Nottingham Playhouse To 8 July 2011.
Runs: 1hr 10min No interval.
Review: Alan Geary: 7 July.
Even produced under ideal conditions, you’d say this was splendid.
Discover Love, from Belarus Free Theatre, is a bit of Nottingham’s recent Neat11 theatre festival that for the worst of reasons got broken off from the main event. It seems that most of the company were under house-arrest in Belarus and/or had exit permission withdrawn when they were originally due to travel to Nottingham.
The wait was worth it. Even had it been produced under ideal conditions – and it certainly wasn’t – you’d say this was splendid.
Which isn’t to say that it’s problem-free. In the last part, when it moves away from the personal and addresses itself overtly to international human rights in general, it almost stops being a play and becomes, however worthy, a didactic diatribe. In overall terms, however, this is an immensely engaging piece.
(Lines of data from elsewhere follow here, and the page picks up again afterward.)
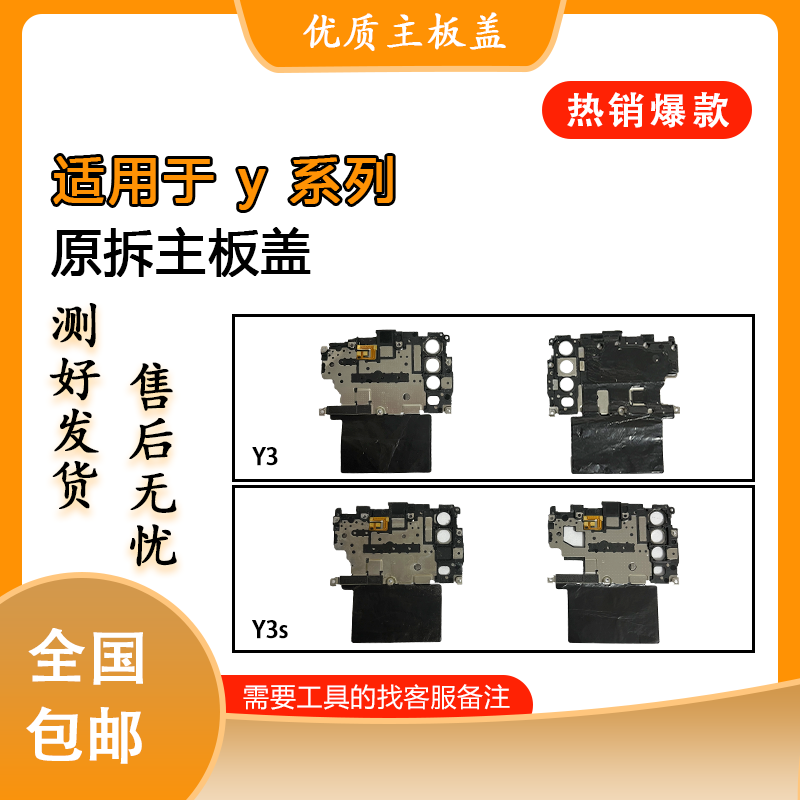 优质主板盖

热销爆款

适用于 y 系列

原拆主板盖

测好发货

售后无忧

Y3

Y3s

全国包邮

需要工具的找客服备注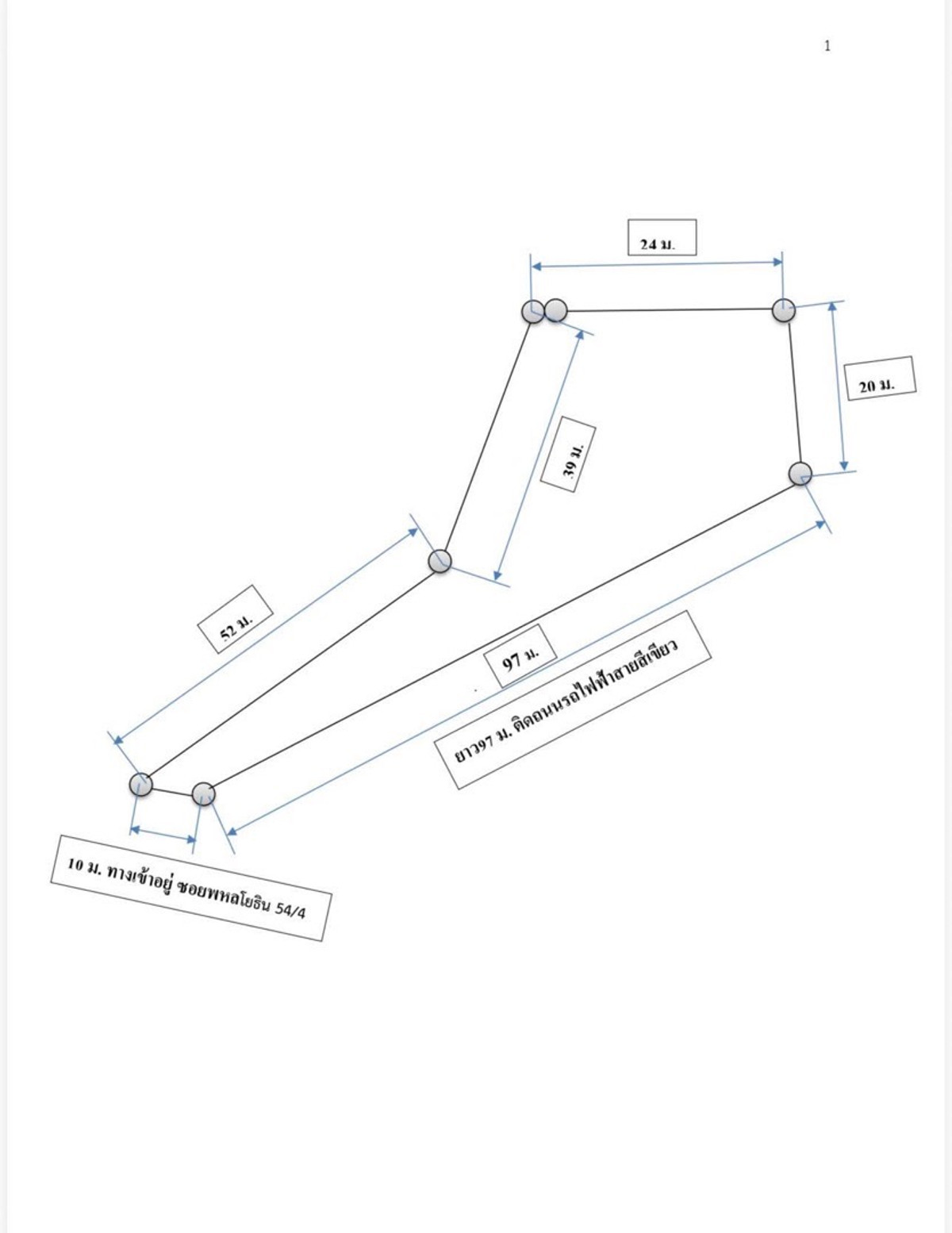 1

24 ม.

20 ม.

39 ม.

52 ม.

97 ม.

ยาว97 ม. ติดถนนรถไฟฟ้าสายสีเขียว

10 ม. ทางเข้าอยู่ ซอยพหลโยธิน 54/4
And it’s quite different from most of what we’re used to in England. The acting is more physical, more direct – some would say, less pretentious. Three actors (no programme with cast list was available), two of whom play many characters, make clever use of an elemental set and range of props to tell the story of – it’s an appalling euphemism – a “disappearance”.
A teacher, Anatoly, is one day taken off the street and obliterated by his own government. For most of the play he’s actually a supporting character of the protagonist, Irina. She steps in and out of the action to take us through her life from childhood to adulthood, when she meets and marries Anatoly.
There’s more reliance on narration than is normal in English theatre but Irina’s story is so intensely human, at times joyous and touching, that we’re caught up in it.
Based on fact, the play is dedicated to the memory of Dimitriy Zavadskiy.
Cast and credits not available – see review for a possible reason.